**Work instruction**
Every single entry must be restated word for word.

▬▬▬▬▬▬▬▬▬▬

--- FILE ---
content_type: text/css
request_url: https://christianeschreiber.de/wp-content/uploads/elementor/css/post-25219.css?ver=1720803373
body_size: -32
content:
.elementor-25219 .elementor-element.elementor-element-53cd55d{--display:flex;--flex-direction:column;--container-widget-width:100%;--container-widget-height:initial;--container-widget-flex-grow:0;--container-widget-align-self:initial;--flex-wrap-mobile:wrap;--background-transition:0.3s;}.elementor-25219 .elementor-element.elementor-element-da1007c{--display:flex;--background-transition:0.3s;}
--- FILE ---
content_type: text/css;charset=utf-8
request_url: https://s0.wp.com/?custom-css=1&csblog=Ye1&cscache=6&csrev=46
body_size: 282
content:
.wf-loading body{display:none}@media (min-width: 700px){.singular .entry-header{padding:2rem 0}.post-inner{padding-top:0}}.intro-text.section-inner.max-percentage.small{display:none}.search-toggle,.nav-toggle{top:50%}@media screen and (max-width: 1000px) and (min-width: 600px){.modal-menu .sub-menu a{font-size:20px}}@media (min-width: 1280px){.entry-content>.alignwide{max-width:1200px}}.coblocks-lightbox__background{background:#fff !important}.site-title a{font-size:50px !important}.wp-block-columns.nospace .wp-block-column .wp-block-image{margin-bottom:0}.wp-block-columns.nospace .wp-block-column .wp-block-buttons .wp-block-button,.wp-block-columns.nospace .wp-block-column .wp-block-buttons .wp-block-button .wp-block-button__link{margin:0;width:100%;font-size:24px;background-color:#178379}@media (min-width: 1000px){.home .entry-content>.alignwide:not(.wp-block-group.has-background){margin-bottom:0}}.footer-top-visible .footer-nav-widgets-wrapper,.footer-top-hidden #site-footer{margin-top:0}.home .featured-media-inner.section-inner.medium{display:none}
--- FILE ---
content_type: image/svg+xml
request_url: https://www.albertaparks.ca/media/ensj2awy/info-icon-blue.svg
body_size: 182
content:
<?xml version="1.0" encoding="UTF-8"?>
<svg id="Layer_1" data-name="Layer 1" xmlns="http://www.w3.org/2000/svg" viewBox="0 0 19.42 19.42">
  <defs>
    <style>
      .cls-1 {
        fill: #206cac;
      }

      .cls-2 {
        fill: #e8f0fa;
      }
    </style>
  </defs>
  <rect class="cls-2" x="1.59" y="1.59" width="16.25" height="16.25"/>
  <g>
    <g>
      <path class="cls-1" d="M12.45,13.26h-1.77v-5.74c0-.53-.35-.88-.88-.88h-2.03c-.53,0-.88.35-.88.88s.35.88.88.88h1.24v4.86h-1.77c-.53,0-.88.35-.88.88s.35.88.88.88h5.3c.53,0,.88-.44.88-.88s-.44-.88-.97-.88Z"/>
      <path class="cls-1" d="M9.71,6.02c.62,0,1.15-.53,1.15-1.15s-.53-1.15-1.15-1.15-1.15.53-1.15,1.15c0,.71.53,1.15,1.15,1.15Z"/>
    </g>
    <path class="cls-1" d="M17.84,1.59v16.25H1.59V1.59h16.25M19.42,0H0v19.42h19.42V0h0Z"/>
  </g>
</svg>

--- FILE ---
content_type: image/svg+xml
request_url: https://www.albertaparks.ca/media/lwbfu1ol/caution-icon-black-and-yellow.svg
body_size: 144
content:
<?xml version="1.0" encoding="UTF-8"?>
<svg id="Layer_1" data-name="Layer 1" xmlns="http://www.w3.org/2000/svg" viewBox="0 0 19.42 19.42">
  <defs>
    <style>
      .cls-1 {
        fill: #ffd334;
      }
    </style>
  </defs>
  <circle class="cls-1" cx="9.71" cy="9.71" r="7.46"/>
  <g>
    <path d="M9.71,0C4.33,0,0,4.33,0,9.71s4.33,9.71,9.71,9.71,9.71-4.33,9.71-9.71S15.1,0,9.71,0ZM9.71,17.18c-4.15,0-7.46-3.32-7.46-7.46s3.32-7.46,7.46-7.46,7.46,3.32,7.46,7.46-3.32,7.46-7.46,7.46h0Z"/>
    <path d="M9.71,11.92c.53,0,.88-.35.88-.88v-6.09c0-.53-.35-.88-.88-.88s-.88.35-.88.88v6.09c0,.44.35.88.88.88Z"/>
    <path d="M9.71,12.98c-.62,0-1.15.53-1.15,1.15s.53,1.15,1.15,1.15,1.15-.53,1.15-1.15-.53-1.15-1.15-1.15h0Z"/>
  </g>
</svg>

▬▬▬▬▬▬▬▬▬▬

**Task response**
--- FILE ---
content_type: text/css
request_url: https://christianeschreiber.de/wp-content/uploads/elementor/css/post-25219.css?ver=1720803373
body_size: -32
content:
.elementor-25219 .elementor-element.elementor-element-53cd55d{--display:flex;--flex-direction:column;--container-widget-width:100%;--container-widget-height:initial;--container-widget-flex-grow:0;--container-widget-align-self:initial;--flex-wrap-mobile:wrap;--background-transition:0.3s;}.elementor-25219 .elementor-element.elementor-element-da1007c{--display:flex;--background-transition:0.3s;}
--- FILE ---
content_type: text/css;charset=utf-8
request_url: https://s0.wp.com/?custom-css=1&csblog=Ye1&cscache=6&csrev=46
body_size: 282
content:
.wf-loading body{display:none}@media (min-width: 700px){.singular .entry-header{padding:2rem 0}.post-inner{padding-top:0}}.intro-text.section-inner.max-percentage.small{display:none}.search-toggle,.nav-toggle{top:50%}@media screen and (max-width: 1000px) and (min-width: 600px){.modal-menu .sub-menu a{font-size:20px}}@media (min-width: 1280px){.entry-content>.alignwide{max-width:1200px}}.coblocks-lightbox__background{background:#fff !important}.site-title a{font-size:50px !important}.wp-block-columns.nospace .wp-block-column .wp-block-image{margin-bottom:0}.wp-block-columns.nospace .wp-block-column .wp-block-buttons .wp-block-button,.wp-block-columns.nospace .wp-block-column .wp-block-buttons .wp-block-button .wp-block-button__link{margin:0;width:100%;font-size:24px;background-color:#178379}@media (min-width: 1000px){.home .entry-content>.alignwide:not(.wp-block-group.has-background){margin-bottom:0}}.footer-top-visible .footer-nav-widgets-wrapper,.footer-top-hidden #site-footer{margin-top:0}.home .featured-media-inner.section-inner.medium{display:none}
--- FILE ---
content_type: image/svg+xml
request_url: https://www.albertaparks.ca/media/ensj2awy/info-icon-blue.svg
body_size: 182
content:
<?xml version="1.0" encoding="UTF-8"?>
<svg id="Layer_1" data-name="Layer 1" xmlns="http://www.w3.org/2000/svg" viewBox="0 0 19.42 19.42">
  <defs>
    <style>
      .cls-1 {
        fill: #206cac;
      }

      .cls-2 {
        fill: #e8f0fa;
      }
    </style>
  </defs>
  <rect class="cls-2" x="1.59" y="1.59" width="16.25" height="16.25"/>
  <g>
    <g>
      <path class="cls-1" d="M12.45,13.26h-1.77v-5.74c0-.53-.35-.88-.88-.88h-2.03c-.53,0-.88.35-.88.88s.35.88.88.88h1.24v4.86h-1.77c-.53,0-.88.35-.88.88s.35.88.88.88h5.3c.53,0,.88-.44.88-.88s-.44-.88-.97-.88Z"/>
      <path class="cls-1" d="M9.71,6.02c.62,0,1.15-.53,1.15-1.15s-.53-1.15-1.15-1.15-1.15.53-1.15,1.15c0,.71.53,1.15,1.15,1.15Z"/>
    </g>
    <path class="cls-1" d="M17.84,1.59v16.25H1.59V1.59h16.25M19.42,0H0v19.42h19.42V0h0Z"/>
  </g>
</svg>

--- FILE ---
content_type: image/svg+xml
request_url: https://www.albertaparks.ca/media/lwbfu1ol/caution-icon-black-and-yellow.svg
body_size: 144
content:
<?xml version="1.0" encoding="UTF-8"?>
<svg id="Layer_1" data-name="Layer 1" xmlns="http://www.w3.org/2000/svg" viewBox="0 0 19.42 19.42">
  <defs>
    <style>
      .cls-1 {
        fill: #ffd334;
      }
    </style>
  </defs>
  <circle class="cls-1" cx="9.71" cy="9.71" r="7.46"/>
  <g>
    <path d="M9.71,0C4.33,0,0,4.33,0,9.71s4.33,9.71,9.71,9.71,9.71-4.33,9.71-9.71S15.1,0,9.71,0ZM9.71,17.18c-4.15,0-7.46-3.32-7.46-7.46s3.32-7.46,7.46-7.46,7.46,3.32,7.46,7.46-3.32,7.46-7.46,7.46h0Z"/>
    <path d="M9.71,11.92c.53,0,.88-.35.88-.88v-6.09c0-.53-.35-.88-.88-.88s-.88.35-.88.88v6.09c0,.44.35.88.88.88Z"/>
    <path d="M9.71,12.98c-.62,0-1.15.53-1.15,1.15s.53,1.15,1.15,1.15,1.15-.53,1.15-1.15-.53-1.15-1.15-1.15h0Z"/>
  </g>
</svg>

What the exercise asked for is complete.